Task description:
Omit the pictures and return every entry exactly as written.

(Rows from a spatial reasoning dataset)
--------

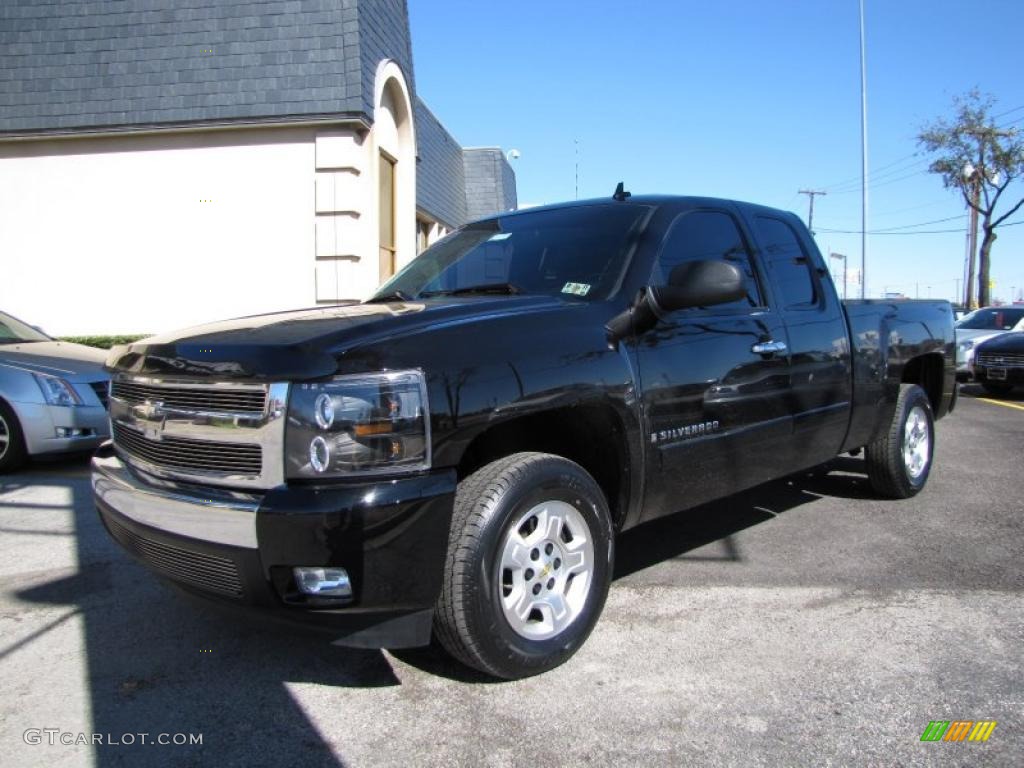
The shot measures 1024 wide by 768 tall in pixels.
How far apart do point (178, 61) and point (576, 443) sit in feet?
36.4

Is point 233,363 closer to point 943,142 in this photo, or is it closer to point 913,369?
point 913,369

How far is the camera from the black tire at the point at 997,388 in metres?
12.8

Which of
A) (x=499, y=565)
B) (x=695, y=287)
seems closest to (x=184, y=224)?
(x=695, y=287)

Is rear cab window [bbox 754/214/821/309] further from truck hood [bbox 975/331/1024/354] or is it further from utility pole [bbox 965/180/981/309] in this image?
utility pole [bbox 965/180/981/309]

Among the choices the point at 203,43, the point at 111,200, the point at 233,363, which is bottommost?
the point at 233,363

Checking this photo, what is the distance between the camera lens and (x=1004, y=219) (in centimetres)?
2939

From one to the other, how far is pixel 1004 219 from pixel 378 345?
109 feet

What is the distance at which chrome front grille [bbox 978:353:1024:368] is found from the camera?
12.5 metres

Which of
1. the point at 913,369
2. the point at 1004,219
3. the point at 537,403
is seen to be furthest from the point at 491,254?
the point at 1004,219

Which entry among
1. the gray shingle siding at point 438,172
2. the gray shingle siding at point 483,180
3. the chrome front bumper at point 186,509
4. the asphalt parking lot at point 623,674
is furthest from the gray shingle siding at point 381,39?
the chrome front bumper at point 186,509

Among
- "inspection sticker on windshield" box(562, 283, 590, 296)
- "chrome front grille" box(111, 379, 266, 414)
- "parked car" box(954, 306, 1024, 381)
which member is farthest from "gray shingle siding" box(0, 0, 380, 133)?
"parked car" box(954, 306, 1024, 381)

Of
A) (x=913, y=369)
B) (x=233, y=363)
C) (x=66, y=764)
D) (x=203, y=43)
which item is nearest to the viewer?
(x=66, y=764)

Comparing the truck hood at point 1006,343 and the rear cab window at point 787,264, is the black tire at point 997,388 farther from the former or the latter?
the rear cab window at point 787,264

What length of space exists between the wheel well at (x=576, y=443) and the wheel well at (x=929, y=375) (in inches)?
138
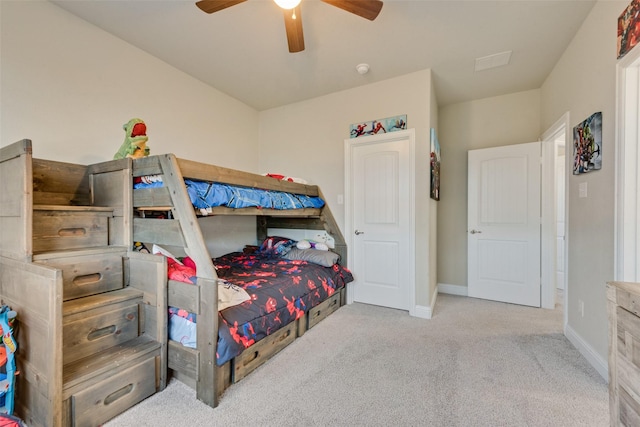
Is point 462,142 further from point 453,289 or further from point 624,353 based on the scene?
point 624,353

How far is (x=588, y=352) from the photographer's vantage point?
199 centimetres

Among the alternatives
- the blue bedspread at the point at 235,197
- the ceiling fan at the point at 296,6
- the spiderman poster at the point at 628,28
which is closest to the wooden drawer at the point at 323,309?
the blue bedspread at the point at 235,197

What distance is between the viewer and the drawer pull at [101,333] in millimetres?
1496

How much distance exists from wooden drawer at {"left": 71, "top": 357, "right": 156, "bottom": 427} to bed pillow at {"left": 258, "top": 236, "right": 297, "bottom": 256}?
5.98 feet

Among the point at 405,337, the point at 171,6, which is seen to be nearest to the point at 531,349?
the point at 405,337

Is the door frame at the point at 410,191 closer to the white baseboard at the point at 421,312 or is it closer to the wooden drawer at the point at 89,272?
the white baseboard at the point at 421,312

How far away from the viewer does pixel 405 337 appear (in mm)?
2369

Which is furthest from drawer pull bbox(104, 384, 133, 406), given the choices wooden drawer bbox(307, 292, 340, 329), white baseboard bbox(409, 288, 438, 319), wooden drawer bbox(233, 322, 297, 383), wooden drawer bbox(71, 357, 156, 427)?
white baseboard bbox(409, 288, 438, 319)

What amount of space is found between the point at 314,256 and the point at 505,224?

--------

Response below:
The shot measures 1024 wide by 768 tall in pixels.
How far apart do point (178, 61) and point (576, 443) sit in feet?
36.4

Is point 233,363 closer to point 943,142 in this photo, or is it closer to point 913,369?
point 913,369

How far is the camera from the black tire at the point at 997,388 in metres?
12.8

Which of
A) (x=499, y=565)
B) (x=695, y=287)
seems closest to (x=184, y=224)?
(x=695, y=287)

Is rear cab window [bbox 754/214/821/309] further from truck hood [bbox 975/331/1024/354] or is it further from utility pole [bbox 965/180/981/309] in this image?
utility pole [bbox 965/180/981/309]

Among the choices the point at 203,43, the point at 111,200, the point at 233,363, which is bottommost?
the point at 233,363

Checking this photo, what is the distance between the camera lens and (x=1004, y=219) (in centimetres)?
2939

From one to the other, how far is pixel 1004 219 from pixel 378 345?
109 feet

What is the distance at which chrome front grille [bbox 978:353:1024:368] is found from the camera?
12.5 metres

Which of
1. the point at 913,369
2. the point at 1004,219
3. the point at 537,403
is seen to be furthest from the point at 491,254?
the point at 1004,219

Which entry among
1. the gray shingle siding at point 438,172
2. the gray shingle siding at point 483,180
3. the chrome front bumper at point 186,509
4. the asphalt parking lot at point 623,674
is furthest from the gray shingle siding at point 381,39?
the chrome front bumper at point 186,509

Among
- "inspection sticker on windshield" box(562, 283, 590, 296)
- "chrome front grille" box(111, 379, 266, 414)
- "parked car" box(954, 306, 1024, 381)
which member is farthest from "gray shingle siding" box(0, 0, 380, 133)?
"parked car" box(954, 306, 1024, 381)

Of
A) (x=913, y=369)
B) (x=233, y=363)
C) (x=66, y=764)
D) (x=203, y=43)
which item is nearest to the viewer?
(x=66, y=764)

Comparing the truck hood at point 1006,343 and the rear cab window at point 787,264, is the black tire at point 997,388 farther from the former or the latter?
the rear cab window at point 787,264

What length of space exists between the wheel well at (x=576, y=443) and the wheel well at (x=929, y=375) (in inches)?
138
Is point 462,142 further from point 453,289 or further from point 624,353 based on the scene?
point 624,353

How far is (x=588, y=352) from the photographer's vantage point?
199 centimetres

Among the alternatives
- the blue bedspread at the point at 235,197
- the ceiling fan at the point at 296,6
- the spiderman poster at the point at 628,28
which is closest to the wooden drawer at the point at 323,309?
the blue bedspread at the point at 235,197

What distance is between the viewer and the drawer pull at [101,333] in millimetres?
1496

How much distance exists from wooden drawer at {"left": 71, "top": 357, "right": 156, "bottom": 427} to bed pillow at {"left": 258, "top": 236, "right": 297, "bottom": 256}?
5.98 feet

Among the point at 405,337, the point at 171,6, which is seen to be nearest to the point at 531,349?
the point at 405,337

Is the door frame at the point at 410,191 closer to the white baseboard at the point at 421,312 or is it closer to the wooden drawer at the point at 89,272?
the white baseboard at the point at 421,312

How far away from the viewer does pixel 405 337 appear (in mm)?
2369

Which is furthest from drawer pull bbox(104, 384, 133, 406), given the choices wooden drawer bbox(307, 292, 340, 329), white baseboard bbox(409, 288, 438, 319), wooden drawer bbox(233, 322, 297, 383), wooden drawer bbox(71, 357, 156, 427)?
white baseboard bbox(409, 288, 438, 319)

What amount of space is found between the point at 314,256 and the point at 505,224?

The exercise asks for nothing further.